Request: Copy each of the following entries word for word, with nothing added, removed, or reordered.

— START Items —

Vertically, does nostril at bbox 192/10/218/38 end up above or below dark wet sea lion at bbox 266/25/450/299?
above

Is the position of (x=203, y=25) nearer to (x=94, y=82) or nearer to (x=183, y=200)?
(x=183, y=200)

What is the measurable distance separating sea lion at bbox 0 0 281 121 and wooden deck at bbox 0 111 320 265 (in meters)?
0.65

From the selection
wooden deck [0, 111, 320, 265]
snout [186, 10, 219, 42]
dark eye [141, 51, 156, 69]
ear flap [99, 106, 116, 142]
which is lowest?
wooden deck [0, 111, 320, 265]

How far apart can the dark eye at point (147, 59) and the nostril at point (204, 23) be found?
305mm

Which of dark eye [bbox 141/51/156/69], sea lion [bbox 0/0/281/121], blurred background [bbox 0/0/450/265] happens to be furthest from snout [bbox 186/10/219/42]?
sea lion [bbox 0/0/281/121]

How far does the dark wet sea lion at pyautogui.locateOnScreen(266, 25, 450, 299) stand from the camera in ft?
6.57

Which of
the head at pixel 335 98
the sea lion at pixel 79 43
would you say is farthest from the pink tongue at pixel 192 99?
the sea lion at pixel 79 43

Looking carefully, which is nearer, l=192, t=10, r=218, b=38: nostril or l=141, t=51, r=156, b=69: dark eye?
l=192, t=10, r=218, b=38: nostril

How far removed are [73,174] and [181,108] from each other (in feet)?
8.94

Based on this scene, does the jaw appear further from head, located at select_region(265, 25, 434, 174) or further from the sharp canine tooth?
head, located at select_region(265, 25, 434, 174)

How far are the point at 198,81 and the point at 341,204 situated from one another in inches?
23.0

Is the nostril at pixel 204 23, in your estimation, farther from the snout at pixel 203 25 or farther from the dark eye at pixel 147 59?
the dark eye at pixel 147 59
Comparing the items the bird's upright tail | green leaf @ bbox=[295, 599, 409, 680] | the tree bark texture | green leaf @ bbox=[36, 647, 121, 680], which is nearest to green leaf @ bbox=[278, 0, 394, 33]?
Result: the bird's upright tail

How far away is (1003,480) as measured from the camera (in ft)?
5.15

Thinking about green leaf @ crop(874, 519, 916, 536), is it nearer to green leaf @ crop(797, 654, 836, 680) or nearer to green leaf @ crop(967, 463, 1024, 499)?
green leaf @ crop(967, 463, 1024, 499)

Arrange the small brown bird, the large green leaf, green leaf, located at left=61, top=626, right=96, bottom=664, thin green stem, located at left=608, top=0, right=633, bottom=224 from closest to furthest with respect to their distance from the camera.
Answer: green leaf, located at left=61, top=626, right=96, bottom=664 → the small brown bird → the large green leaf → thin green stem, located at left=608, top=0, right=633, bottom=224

— END Items —

Worked answer:
Vertically, does nostril at bbox 192/10/218/38 end up above or below dark wet sea lion at bbox 266/25/450/299?
above

Is the position of (x=203, y=25) nearer to (x=94, y=82) or nearer to (x=183, y=200)?
(x=183, y=200)

What is the measurable distance separating sea lion at bbox 0 0 281 121 and wooden deck at bbox 0 111 320 265 (in meters)?
0.65

From the selection
wooden deck [0, 111, 320, 265]
snout [186, 10, 219, 42]
dark eye [141, 51, 156, 69]
ear flap [99, 106, 116, 142]
which is lowest?
wooden deck [0, 111, 320, 265]

How far apart can the dark eye at point (147, 59) and the nostril at point (204, 23) be found?
305mm

Which of dark eye [bbox 141/51/156/69], sea lion [bbox 0/0/281/121], blurred background [bbox 0/0/450/265] happens to be furthest from snout [bbox 186/10/219/42]?
sea lion [bbox 0/0/281/121]

How far does the dark wet sea lion at pyautogui.locateOnScreen(266, 25, 450, 299) stand from the camera in ft?
6.57

Which of
the head at pixel 335 98
the sea lion at pixel 79 43
would you say is farthest from the pink tongue at pixel 192 99?
the sea lion at pixel 79 43

Looking carefully, which is nearer, l=192, t=10, r=218, b=38: nostril or l=141, t=51, r=156, b=69: dark eye?
l=192, t=10, r=218, b=38: nostril

How far removed are [73,174] and [181,108] from each other (in feet)?
8.94

Based on this scene, does the jaw appear further from head, located at select_region(265, 25, 434, 174) or further from the sharp canine tooth?
head, located at select_region(265, 25, 434, 174)

How far are the point at 198,81 and the point at 341,204 situated from one another in inches?
23.0

Is the nostril at pixel 204 23, in your estimation, farther from the snout at pixel 203 25 or farther from the dark eye at pixel 147 59?
the dark eye at pixel 147 59
Comparing the items the bird's upright tail | green leaf @ bbox=[295, 599, 409, 680] | the tree bark texture | green leaf @ bbox=[36, 647, 121, 680], which is nearest to green leaf @ bbox=[278, 0, 394, 33]?
Result: the bird's upright tail

How far away is (1003,480) as measured from the camera (in ft)?
5.15

Thinking about green leaf @ crop(874, 519, 916, 536), is it nearer to green leaf @ crop(797, 654, 836, 680) or nearer to green leaf @ crop(967, 463, 1024, 499)?
green leaf @ crop(967, 463, 1024, 499)

Arrange the small brown bird, the large green leaf, green leaf, located at left=61, top=626, right=96, bottom=664, thin green stem, located at left=608, top=0, right=633, bottom=224 from closest to furthest with respect to their distance from the camera.
Answer: green leaf, located at left=61, top=626, right=96, bottom=664 → the small brown bird → the large green leaf → thin green stem, located at left=608, top=0, right=633, bottom=224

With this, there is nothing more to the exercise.